# Compilateur fortran pour mac intel



## wire.less (30 Janvier 2010)

Bonjour tout le monde.
Depuis quelques temps je recherche un compilo fortran pour mon macbook.
J'ai fait plein de recherche. J'ai installé 'FINK' et autre 'Xcode' 'Tool for developpeur' 
Mais rien à faire. J'ai l'impression que rien n'existe pour mac intel sous OS10.6.
La majorité  des compilo tournent sur architecture IBMpowerPC, voir sur Intel mais uniquement jusqu'à l'OS 10.5.

Et miracle je viens de trouver le lien suivant :
http://hpc.sourceforge.net/
Qui me propose gfortran et GCC pour puce INTEL et pour SnowLeo !! D'un coup ça me parais trop beau!

http://prdownloads.sourceforge.net/hpc/gfortran-snwleo-intel-bin.tar.gz?download

C'est quoi ce bordel... est ce que ce site est fiable? J'ai rencontré tellement de problème que j'ai maintenant du mal à croire que je puisse simplement trouver ce que je cherche en cliquant sur un simple lien!!

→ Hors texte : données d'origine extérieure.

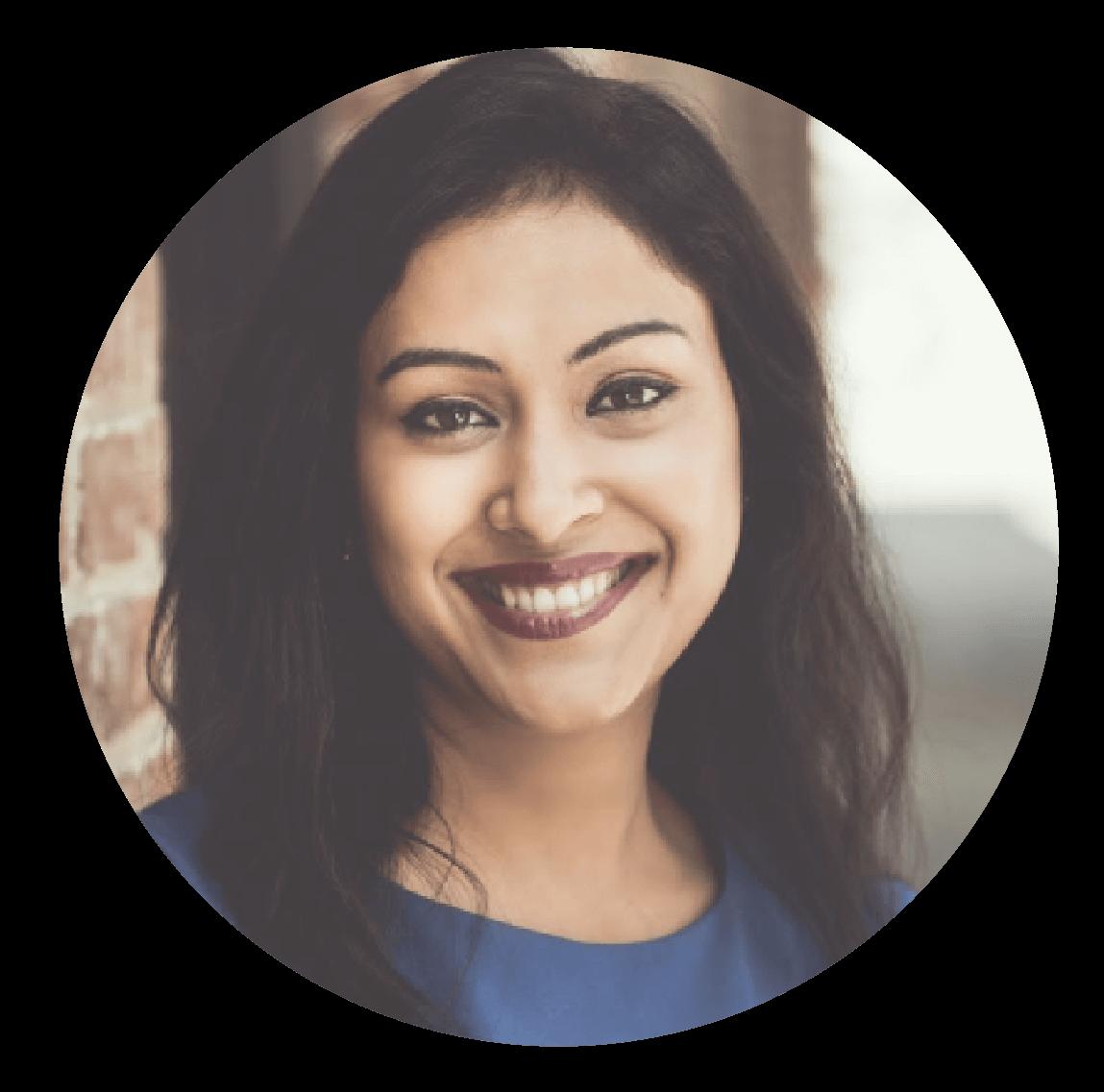 Swati Jain headshot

edit-----------------------------------------
Apparemment cette version de fortran pour mac intel semble être super ressente, (14 janvier 2010 pour la dernière modif de gfortan) Par contre, une fois dezippé, le fichier se présente sous la forme 'un simple dossier usr/ avec des sous dossier 'local/    bin ; include ; lib ; libexec ; share

Qu'est ce que je dois faire? je dois simplement copier ces fichiers dans mes répertoires? puis à éventuellement sourcer certain dossiers?
(J'imagine qu'il n'y a pas besoin de compiler le compilateur, mais j'ai tellemenet l'habitude d'executer des make.install ...)

Merci


----------